— Вот что, молодой мой друг, — начал он, серьезно смотря на меня, — нам с вами эдак продолжать нельзя, а потому лучше уговоримся.
Я, видите ли, намерен был вам кое-что высказать, ну, а вы уж должны быть так любезны, чтобы согласиться выслушать, что бы я ни сказал.
Я желаю говорить, как хочу и как мне нравится, да по-настоящему так и надо.
Ну, так как же, молодой мой друг, будете вы терпеливы?
Я скрепился и смолчал, несмотря на то, что он смотрел на меня с такою едкою насмешкою, как будто сам вызывал меня на самый резкий протест.
Но он понял, что я уже согласился не уходить, и продолжал:
— Не сердитесь на меня, друг мой.
Вы ведь на что рассердились?
На одну наружность, не правда ли?
Ведь вы от меня, в самой сущности дела, ничего другого и не ожидали, как бы я ни говорил с вами: с раздушенною ли вежливостью, или как теперь; следовательно, смысл все-таки был бы тот же, как и теперь.
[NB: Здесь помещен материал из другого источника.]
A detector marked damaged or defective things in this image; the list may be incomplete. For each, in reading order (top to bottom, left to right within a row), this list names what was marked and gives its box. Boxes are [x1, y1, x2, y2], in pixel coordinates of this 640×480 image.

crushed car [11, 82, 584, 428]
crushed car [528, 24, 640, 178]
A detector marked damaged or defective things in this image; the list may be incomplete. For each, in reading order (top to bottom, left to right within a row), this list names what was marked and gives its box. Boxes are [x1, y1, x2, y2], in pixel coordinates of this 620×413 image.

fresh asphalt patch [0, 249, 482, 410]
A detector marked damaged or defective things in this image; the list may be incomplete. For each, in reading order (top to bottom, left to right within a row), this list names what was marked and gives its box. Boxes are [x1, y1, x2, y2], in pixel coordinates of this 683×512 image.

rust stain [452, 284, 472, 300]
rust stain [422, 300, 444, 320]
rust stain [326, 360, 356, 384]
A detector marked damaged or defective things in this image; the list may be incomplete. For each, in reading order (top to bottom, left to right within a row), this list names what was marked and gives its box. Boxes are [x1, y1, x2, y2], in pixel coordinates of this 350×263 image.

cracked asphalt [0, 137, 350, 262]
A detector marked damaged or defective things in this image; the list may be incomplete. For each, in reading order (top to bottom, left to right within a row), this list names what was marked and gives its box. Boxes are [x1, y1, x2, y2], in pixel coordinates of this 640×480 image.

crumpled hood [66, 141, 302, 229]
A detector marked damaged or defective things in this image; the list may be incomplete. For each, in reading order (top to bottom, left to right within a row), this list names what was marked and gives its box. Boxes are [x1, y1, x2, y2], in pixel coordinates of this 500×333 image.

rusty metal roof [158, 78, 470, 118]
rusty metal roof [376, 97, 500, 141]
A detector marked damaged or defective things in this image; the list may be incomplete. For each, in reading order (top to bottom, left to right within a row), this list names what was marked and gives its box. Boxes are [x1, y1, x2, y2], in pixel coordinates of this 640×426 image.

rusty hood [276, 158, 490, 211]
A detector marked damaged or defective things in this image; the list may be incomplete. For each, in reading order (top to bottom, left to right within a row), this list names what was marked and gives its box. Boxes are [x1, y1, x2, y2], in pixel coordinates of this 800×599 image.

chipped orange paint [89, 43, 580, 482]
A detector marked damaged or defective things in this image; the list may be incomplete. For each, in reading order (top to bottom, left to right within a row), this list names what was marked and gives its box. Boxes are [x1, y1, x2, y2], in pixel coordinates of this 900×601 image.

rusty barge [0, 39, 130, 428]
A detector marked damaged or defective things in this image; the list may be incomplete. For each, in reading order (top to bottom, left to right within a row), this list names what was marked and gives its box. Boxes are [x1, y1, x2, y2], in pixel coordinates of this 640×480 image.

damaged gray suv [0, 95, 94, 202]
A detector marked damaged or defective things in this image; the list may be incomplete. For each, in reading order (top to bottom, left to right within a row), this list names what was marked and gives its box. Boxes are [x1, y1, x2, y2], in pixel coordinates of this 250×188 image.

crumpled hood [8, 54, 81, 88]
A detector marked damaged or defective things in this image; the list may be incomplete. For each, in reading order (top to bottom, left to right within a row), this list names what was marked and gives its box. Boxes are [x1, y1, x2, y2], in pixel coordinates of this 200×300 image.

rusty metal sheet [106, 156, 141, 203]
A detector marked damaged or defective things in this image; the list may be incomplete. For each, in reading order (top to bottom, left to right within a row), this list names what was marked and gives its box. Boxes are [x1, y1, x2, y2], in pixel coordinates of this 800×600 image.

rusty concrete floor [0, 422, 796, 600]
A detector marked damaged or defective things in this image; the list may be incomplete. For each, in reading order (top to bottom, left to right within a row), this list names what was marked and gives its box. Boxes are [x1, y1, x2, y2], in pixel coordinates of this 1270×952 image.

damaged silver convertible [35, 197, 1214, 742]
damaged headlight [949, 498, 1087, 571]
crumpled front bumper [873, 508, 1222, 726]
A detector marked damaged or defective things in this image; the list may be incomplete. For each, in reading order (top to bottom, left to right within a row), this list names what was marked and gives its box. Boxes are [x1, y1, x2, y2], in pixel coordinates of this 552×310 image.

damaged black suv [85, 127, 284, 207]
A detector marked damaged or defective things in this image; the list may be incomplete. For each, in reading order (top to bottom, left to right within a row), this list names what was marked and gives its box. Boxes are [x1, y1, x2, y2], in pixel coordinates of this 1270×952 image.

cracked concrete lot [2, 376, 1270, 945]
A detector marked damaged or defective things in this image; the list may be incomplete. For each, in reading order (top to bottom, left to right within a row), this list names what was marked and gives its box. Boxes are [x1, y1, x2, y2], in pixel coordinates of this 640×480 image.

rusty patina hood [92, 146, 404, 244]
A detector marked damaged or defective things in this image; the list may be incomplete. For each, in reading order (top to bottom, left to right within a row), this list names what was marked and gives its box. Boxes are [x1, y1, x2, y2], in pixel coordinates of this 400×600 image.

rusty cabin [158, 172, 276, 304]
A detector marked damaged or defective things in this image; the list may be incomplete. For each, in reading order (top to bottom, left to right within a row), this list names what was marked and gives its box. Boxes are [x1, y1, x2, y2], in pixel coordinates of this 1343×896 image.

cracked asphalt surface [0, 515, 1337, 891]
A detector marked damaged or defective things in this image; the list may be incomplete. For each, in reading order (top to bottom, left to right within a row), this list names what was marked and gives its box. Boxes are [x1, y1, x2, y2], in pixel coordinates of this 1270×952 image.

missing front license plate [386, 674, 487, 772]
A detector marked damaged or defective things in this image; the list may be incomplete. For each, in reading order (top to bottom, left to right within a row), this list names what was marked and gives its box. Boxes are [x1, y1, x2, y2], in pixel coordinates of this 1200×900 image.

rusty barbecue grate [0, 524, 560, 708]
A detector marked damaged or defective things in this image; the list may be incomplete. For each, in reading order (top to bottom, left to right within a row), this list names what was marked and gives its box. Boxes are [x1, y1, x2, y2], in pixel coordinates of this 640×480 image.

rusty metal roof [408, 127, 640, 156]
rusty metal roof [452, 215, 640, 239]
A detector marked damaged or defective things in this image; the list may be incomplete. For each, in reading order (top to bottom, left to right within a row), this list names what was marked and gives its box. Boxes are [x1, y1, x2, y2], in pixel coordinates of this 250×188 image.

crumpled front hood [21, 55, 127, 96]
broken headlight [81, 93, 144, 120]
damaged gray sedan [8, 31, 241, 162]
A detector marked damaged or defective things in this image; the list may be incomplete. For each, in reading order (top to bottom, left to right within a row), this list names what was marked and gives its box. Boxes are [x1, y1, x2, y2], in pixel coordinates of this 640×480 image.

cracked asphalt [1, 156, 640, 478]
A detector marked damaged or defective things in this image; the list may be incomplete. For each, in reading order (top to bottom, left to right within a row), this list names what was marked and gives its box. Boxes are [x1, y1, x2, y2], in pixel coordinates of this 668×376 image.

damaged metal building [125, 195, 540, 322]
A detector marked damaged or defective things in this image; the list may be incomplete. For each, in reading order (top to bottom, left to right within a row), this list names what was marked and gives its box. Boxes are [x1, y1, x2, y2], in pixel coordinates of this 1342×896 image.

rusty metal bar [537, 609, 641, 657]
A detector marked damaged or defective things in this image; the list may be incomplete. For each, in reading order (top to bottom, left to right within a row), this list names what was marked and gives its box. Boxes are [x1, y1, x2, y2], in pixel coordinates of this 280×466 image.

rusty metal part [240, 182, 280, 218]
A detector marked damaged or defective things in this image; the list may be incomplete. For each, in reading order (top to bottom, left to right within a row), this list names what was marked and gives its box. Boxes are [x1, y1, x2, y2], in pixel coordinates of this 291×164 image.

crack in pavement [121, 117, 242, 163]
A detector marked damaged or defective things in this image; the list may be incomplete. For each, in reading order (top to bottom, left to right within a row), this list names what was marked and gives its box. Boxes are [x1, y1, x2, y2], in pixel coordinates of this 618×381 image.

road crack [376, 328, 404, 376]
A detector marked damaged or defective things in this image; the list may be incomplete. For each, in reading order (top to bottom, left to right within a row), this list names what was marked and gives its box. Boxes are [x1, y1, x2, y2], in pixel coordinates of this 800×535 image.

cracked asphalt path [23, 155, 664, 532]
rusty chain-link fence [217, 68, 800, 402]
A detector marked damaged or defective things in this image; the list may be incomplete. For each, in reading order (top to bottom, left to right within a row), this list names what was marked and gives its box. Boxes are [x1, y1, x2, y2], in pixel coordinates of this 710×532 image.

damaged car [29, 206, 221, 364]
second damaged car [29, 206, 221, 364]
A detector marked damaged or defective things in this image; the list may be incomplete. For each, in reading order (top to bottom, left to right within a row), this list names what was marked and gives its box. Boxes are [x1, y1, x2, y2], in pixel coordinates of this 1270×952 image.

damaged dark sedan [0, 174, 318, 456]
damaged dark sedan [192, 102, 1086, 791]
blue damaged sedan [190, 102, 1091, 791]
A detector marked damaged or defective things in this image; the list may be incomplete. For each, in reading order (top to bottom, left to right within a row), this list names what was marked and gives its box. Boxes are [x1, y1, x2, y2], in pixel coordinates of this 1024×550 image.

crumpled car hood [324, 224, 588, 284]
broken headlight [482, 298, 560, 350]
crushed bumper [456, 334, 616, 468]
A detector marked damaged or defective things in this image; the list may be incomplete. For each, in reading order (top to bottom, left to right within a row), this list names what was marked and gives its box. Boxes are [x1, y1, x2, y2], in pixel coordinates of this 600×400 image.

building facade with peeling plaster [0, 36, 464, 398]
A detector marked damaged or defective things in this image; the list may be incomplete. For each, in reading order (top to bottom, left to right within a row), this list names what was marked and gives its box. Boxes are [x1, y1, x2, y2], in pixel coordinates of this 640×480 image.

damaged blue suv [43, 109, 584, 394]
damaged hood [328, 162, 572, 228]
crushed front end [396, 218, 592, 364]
Вы меня презираете, не правда ли?
Видите ли, сколько во мне этой милой простоты, откровенности, этой bonhomie .
Я вам во всем признаюсь, даже в моих детских капризах.
Да, mon cher , да, побольше bonhomie и с вашей стороны, и мы сладимся, сговоримся совершенно и, наконец, поймем друг друга окончательно.
А на меня не дивитесь: мне до того, наконец, надоели все эти невинности, все эти Алешины пасторали, вся эта шиллеровщина, все эти возвышенности в этой проклятой связи с этой Наташей (впрочем, очень миленькой девочкой), что я, так сказать, поневоле рад случаю над всем этим погримасничать.
Ну, случай и вышел.
К тому же я и хотел перед вами излить мою душу.
Ха, ха, ха!
— Вы меня удивляете, князь, и я вас не узнаю.
Вы впадаете в тон полишинеля; эти неожиданные откровенности…
— Ха, ха, ха, а ведь это верно отчасти!
Премиленькое сравнение! ха, ха, ха!
Я кучу, мой друг, я кучу, я рад и доволен, ну, а вы, мой поэт, должны уж оказать мне всевозможное снисхождение.
Но давайте-ка лучше пить, — решил он, совершенно довольный собою и подливая в бокал.
— Вот что, друг мой, уж один тот глупый вечер, помните, у Наташи, доконал меня окончательно.
Правда, сама она была очень мила, но я вышел оттуда с ужасной злобой и не хочу этого забыть.
Ни забыть, ни скрывать.
Конечно, будет и наше время и даже быстро приближается, но теперь мы это оставим.
А между прочим, я хотел объяснить вам, что у меня именно есть черта в характере, которую вы еще не знали, — это ненависть ко всем этим пошлым, ничего не стоящим наивностям и пасторалям, и одно из самых пикантных для меня наслаждений всегда было прикинуться сначала самому на этот лад, войти в этот тон, обласкать, ободрить какого-нибудь вечно юного Шиллера и потом вдруг сразу огорошить его; вдруг поднять перед ним маску и из восторженного лица сделать ему гримасу, показать ему язык именно в ту минуту, когда он менее всего ожидает этого сюрприза.
Что?
Вы этого не понимаете, вам это кажется гадким, нелепым, неблагородным, может быть, так ли?
— Разумеется, так.
— Вы откровенны.
Ну, да что же делать, если самого меня мучат!
Глупо и я откровенен, но уж таков мой характер.
Впрочем, мне хочется рассказать кой-какие черты из моей жизни.
Вы меня поймете лучше, и это будет очень любопытно.
Да, я действительно, может быть, сегодня похож на полишинеля; а ведь полишинель откровенен, не правда ли?
— Послушайте, князь, теперь поздно, и, право…
— Что?
Боже, какая нетерпимость!
Да и куда спешить? Ну, посидим, поговорим по-дружески, искренно, знаете, эдак за бокалом вина, как добрые приятели.
Вы думаете, я пьян: ничего, это лучше.
Ха, ха, ха!
Право, эти дружеские сходки всегда так долго потом памятны, с таким наслаждением об них вспоминается.
Вы недобрый человек, Иван Петрович.
Сентиментальности в вас нет, чувствительности.
Ну, что вам часик для такого друга, как я?
К тому же ведь это тоже касается к делу… Ну, как этого не понять? А еще литератор; да вы бы должны были случай благословлять.
Ведь вы можете с меня тип писать, ха, ха, ха!